# Written instruction
Reproduce the rows from the line with "From the given items" up to and including the line with "933 centimetres", swapping every "closest" for "nearest" and leaving everything else as it stands.

# Rows
[Start]

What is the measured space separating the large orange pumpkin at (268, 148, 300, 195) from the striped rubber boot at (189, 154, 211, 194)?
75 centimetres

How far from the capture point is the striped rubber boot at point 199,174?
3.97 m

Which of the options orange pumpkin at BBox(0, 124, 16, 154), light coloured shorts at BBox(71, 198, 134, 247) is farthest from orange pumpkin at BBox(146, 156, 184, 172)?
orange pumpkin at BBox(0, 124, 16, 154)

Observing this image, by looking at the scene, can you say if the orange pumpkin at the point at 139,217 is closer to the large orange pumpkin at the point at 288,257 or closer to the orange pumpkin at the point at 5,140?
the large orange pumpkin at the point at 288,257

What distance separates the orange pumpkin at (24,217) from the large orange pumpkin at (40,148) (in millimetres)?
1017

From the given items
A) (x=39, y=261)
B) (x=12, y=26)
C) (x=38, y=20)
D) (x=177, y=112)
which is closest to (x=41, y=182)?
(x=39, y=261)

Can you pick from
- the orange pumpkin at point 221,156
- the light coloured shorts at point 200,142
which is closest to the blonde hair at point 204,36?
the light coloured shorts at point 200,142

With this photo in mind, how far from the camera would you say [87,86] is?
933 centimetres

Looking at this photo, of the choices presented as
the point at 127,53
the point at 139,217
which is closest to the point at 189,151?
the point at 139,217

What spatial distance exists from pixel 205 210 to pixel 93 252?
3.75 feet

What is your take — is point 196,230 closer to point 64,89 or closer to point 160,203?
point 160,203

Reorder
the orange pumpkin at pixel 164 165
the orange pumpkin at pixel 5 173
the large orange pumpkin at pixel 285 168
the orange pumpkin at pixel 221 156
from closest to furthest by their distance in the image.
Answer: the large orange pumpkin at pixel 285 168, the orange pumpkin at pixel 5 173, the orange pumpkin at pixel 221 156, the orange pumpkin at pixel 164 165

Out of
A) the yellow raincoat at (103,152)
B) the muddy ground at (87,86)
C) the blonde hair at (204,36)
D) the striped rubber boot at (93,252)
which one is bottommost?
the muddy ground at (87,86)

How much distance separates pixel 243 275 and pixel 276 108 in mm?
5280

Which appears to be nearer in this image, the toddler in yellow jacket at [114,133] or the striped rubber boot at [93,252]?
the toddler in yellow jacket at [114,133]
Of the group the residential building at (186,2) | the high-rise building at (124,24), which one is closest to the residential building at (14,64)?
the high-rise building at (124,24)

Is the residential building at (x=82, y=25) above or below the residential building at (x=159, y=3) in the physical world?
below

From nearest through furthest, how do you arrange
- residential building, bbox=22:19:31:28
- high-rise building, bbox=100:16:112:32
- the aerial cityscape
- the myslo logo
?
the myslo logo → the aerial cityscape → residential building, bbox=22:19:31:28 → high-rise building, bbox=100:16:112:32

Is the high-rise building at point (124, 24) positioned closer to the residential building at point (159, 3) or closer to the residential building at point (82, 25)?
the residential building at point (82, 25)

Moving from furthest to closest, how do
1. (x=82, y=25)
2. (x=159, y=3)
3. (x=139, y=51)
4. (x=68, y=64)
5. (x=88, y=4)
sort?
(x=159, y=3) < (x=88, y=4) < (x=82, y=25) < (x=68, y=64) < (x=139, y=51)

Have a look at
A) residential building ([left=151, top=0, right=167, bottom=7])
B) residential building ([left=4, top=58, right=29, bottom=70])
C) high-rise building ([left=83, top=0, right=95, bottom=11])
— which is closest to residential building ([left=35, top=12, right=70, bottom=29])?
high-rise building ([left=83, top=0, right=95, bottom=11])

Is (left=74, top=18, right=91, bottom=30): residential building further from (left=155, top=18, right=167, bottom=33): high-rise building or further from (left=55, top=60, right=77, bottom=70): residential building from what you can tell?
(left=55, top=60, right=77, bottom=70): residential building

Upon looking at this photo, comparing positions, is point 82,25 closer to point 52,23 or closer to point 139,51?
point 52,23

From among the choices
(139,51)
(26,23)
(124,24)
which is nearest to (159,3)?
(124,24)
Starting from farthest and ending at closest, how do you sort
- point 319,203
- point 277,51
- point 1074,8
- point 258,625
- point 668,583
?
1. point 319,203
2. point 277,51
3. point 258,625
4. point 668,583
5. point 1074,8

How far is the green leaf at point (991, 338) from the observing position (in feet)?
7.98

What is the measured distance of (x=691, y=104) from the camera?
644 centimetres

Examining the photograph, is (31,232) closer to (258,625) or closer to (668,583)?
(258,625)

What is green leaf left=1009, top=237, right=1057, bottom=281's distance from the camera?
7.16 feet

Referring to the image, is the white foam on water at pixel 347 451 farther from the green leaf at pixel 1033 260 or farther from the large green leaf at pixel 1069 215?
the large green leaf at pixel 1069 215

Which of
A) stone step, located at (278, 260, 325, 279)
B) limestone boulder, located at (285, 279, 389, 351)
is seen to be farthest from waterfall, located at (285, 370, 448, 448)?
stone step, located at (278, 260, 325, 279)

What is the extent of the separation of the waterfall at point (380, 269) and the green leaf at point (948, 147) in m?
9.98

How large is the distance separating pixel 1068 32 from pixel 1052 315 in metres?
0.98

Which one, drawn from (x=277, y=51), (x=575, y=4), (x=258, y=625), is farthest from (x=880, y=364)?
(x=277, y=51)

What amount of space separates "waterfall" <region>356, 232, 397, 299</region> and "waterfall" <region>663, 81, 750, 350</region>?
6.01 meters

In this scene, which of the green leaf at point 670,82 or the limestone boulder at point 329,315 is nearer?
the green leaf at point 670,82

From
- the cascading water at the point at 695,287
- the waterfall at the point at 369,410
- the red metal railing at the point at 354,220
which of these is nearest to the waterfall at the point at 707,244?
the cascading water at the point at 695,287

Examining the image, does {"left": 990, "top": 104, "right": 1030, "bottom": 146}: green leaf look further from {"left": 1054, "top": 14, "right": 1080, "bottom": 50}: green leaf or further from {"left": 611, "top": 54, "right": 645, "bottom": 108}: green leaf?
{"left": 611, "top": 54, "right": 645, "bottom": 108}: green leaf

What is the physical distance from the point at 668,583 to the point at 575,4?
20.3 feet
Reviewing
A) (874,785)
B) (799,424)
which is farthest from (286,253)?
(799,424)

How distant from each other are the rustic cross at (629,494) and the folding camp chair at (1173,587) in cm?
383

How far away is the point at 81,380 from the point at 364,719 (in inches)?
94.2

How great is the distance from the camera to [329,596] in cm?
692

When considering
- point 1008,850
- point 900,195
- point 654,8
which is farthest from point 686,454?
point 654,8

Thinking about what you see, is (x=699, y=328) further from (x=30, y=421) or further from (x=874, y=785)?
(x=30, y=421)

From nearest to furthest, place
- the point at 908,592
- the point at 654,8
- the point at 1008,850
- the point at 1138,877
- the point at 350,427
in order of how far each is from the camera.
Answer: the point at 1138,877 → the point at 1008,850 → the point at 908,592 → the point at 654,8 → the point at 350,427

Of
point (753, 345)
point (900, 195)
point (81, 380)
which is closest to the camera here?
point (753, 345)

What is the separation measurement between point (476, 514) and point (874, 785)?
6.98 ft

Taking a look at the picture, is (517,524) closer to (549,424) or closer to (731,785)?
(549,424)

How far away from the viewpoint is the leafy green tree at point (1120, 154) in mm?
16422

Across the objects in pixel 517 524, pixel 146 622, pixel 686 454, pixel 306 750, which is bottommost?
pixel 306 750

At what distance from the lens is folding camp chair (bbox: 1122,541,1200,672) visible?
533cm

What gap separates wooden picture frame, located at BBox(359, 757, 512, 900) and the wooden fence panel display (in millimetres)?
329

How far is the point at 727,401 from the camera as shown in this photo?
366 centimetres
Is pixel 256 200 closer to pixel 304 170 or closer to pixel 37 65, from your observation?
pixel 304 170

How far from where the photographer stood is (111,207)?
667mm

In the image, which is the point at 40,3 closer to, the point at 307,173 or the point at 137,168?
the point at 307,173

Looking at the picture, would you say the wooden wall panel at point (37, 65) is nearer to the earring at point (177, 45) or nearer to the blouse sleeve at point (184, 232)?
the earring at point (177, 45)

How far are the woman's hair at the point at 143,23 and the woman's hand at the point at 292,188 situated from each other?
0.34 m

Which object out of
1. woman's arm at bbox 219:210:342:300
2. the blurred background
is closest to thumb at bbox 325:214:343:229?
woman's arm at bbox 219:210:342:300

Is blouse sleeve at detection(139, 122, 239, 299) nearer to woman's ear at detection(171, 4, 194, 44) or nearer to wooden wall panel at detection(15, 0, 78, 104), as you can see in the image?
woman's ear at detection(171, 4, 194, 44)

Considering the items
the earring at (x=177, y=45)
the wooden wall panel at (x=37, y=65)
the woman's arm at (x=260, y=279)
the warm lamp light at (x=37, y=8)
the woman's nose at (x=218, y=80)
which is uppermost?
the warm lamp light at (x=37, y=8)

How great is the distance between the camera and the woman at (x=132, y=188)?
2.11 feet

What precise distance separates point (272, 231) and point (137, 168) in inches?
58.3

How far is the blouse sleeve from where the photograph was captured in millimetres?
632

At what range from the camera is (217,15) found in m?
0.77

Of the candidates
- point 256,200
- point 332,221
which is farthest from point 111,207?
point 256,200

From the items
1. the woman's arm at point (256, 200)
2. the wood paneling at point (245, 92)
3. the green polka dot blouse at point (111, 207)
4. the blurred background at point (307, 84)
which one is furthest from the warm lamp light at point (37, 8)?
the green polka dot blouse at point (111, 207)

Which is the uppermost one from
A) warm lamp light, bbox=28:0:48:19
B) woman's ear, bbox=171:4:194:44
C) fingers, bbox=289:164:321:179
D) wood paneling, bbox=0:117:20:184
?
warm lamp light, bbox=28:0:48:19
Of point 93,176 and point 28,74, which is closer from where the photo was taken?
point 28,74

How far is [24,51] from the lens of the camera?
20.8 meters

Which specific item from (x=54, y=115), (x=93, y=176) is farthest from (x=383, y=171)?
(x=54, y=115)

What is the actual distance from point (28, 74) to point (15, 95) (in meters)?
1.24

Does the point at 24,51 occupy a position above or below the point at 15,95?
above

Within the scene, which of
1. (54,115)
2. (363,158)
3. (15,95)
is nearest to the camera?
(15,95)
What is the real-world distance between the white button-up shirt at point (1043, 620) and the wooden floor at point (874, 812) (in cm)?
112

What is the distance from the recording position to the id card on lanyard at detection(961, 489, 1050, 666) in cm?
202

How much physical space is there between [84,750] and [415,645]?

[End]

# Task solution
From the given items
A) (x=39, y=261)
B) (x=12, y=26)
C) (x=38, y=20)
D) (x=177, y=112)
which is nearest to (x=41, y=182)?
(x=39, y=261)

Can you pick from
- the orange pumpkin at point 221,156
- the light coloured shorts at point 200,142
which is nearest to the blonde hair at point 204,36?
the light coloured shorts at point 200,142

With this photo in mind, how far from the camera would you say [87,86] is?
933 centimetres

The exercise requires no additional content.